And Harron was furious.
"Leonardo wasn't remotely right [for the part]," she told The Guardian in 2000.
"There's something very boyish about him. He's not credible as one of these tough Wall Street guys ... He brought way too much baggage with him; I did not want to deal with someone who had a 13-year-old fan base. They shouldn't see the movie. It could've gotten us in a lot of trouble."
To Bale's credit, he refused to give up on his dream to play Bateman, despite many insisting the role would be "career suicide".
But the studio wanted a bigger name as the lead (this was years before Bale became Batman) and - as Harron explained - "they would've taken almost anybody over Christian."
The actor carried on as though his deal hadn't fallen through and nothing had changed.
"I just pretended it didn't happen," Bale told The Wall Street Journal.
"I'm English, so I never go to a gym, but for that role it was part of the whole deal that I had to go. I still kept going down to the gym every day because I was going, 'Oh, I'm making the film.' I would call Mary Harron - she'd be having a nice dinner with her family - and I'd go, 'So Mary, so when we do this scene ...' And she'd go, 'Christian, Oliver Stone is directing, DiCaprio is playing your role.' I said, 'Right, but you said it, my role, alright?
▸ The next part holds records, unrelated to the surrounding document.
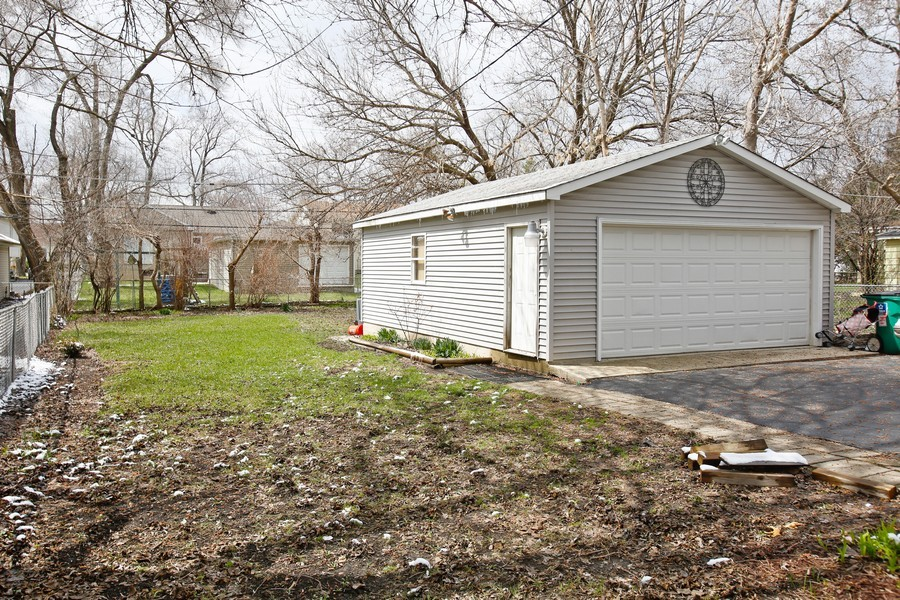 Real Estate Photography - 4112 Liberty Blvd, Westmont, IL, 60559 - Back Yard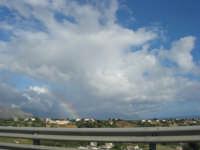 accenni di arcobaleno sul golfo di Castellammare - 14 maggio 2008  - Alcamo (734 clic)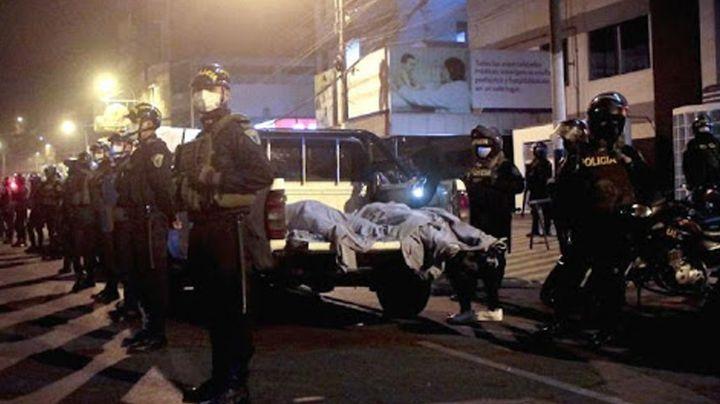 Noche de terror en Perú: Fallecen 13 personas en estampida al huir de la Policía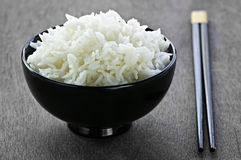 Reisschüssel mit Ess-Stäbchen Stockbild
It is coming back, so let's talk about it, because it's coming back to us.' And she'd go, 'Christian, can you please leave me alone?'"
He was right to stay positive - nine months later, DiCaprio dumped the project in favour of doing The Beach (which earned him his first and only Razzie nomination - oops) while American Psycho went on to earn Bale critical acclaim and cement his status as one of Hollywood's finest actors.